His words seemed to shift the fabric of reality around her, lifting her and moving her at astonishing speed through a place of swirling shadows and strange colors. The journey passed in utter silence, but ended with an audible pop that signaled the end of a temporal displacement.

She blinked against a flash of light. The real, human world reconstructed itself around her in the space of that blink. Then she was standing in the empty kitchen of a woman’s apartment. She based this supposition on the general cleanliness and the array of frilly touches and knick-knacks. The sound of a television tuned to a talk show emanated from another room. Giselle felt a strange tingle and lifted her arms to look at her freshly restored hands. She flexed her fingers, marveling for a moment at the ease of movement and the smooth, unblemished flesh connecting her wrists to her hands.

Azaroth had been true to his word. And now it was left to Giselle to fulfill her end of the bargain. She heard voices from that other room, one male and one female. One achingly familiar and one not.

Giselle opened a likely-looking drawer and found a carving knife with a broad, flat blade. A gleaming and very, very sharp blade.

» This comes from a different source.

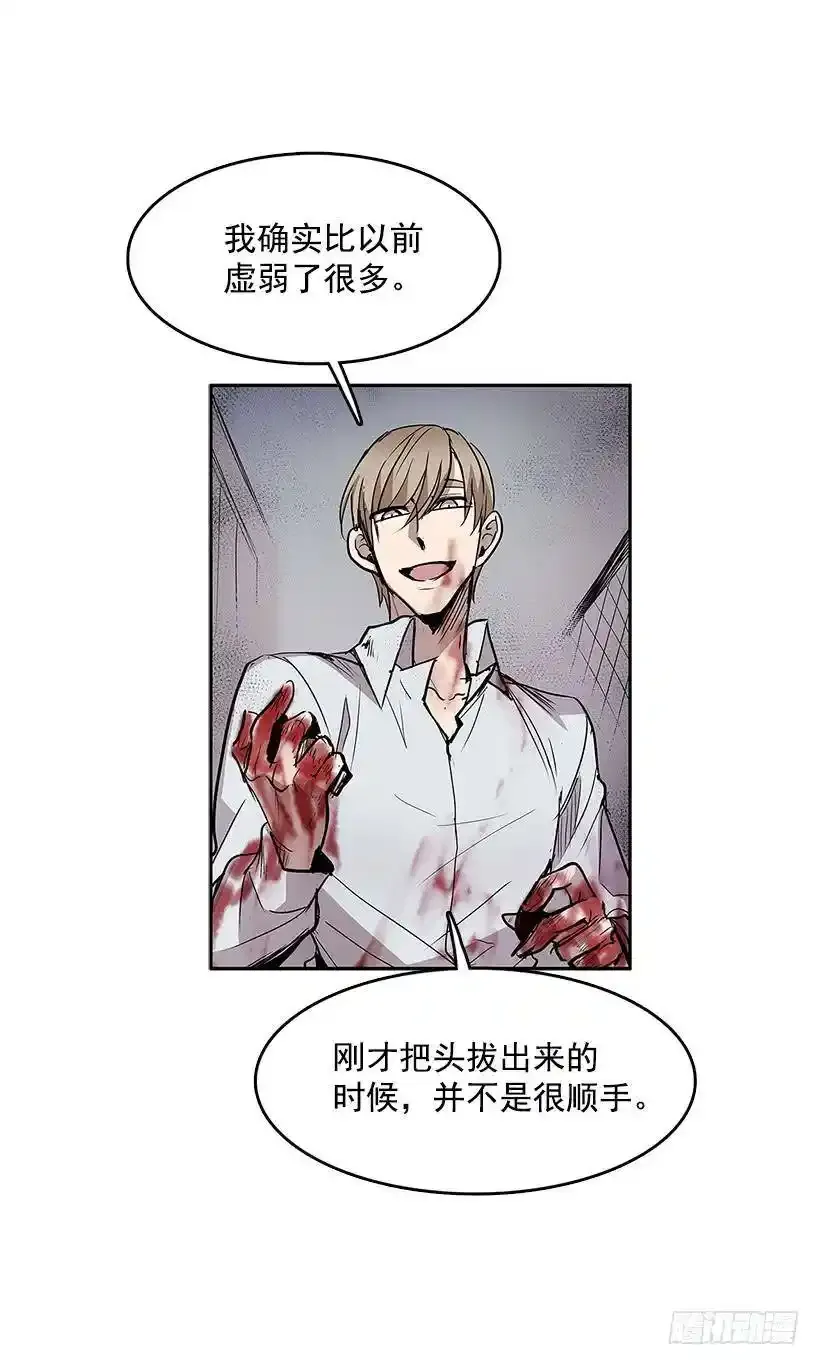 轻浮举动21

With a final sigh of regret, she walked out of the kitchen toward the source of the voices-trying all the while to block out the underlying hints of contentment and happiness she sensed there.

CHAPTER EIGHT

The ground in the woods was still wet from the recent rains. The topsoil yielded easily to shovel blades. The going got rougher approximately a foot down, but between the two of them they were able to dig a grave of acceptable size in just over an hour.

Marcy tossed her shovel aside and climbed out of the hole. “That’s enough.”

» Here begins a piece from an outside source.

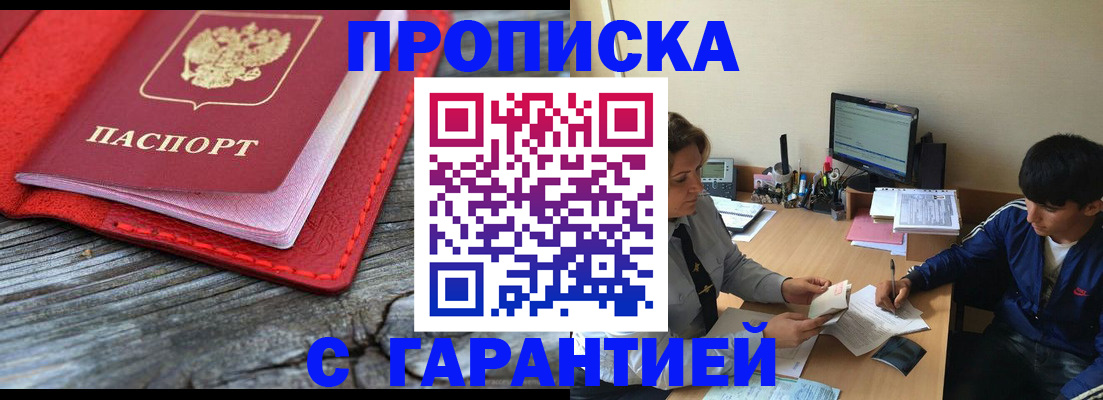 регистрация в Конаково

Michael palmed sweat from his forehead and wiped his hand on his dirty jeans. More swollen droplets of sweat gathered at the ends of his eyebrows. “You won’t get any argument from me.” He threw his own shovel aside and followed Marcy out of the hole. He was breathing heavily, unused to such heavy physical exertion. “That’s, what? Maybe four feet deep?”

“It’s enough.” Marcy screwed the top off a water bottle and drank deeply from it. She’d changed into jeans and a Bella Morte T-shirt for the job and they were soaked from her exertions. But she felt good. It was a strange thing. A woman she intended to kill was tied to her bed back at the house. The dead body of one of her friends was in the same room. Her other friends were freaking out. She should be beside herself with panic. But she wasn’t. She was as calm as a monk in the midst of prayers.